#### INSTRUCTIONS TO FOLLOW:
Retype the listing that follows, exactly as written.

::::::

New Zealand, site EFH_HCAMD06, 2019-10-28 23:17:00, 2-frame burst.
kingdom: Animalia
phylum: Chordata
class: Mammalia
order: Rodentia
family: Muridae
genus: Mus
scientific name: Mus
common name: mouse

::::::

#### RESULT OF THE TASK:
New Zealand, site EFH_HCAMD06, 2019-10-28 23:17:00, 2-frame burst.
kingdom: Animalia
phylum: Chordata
class: Mammalia
order: Rodentia
family: Muridae
genus: Mus
scientific name: Mus
common name: mouse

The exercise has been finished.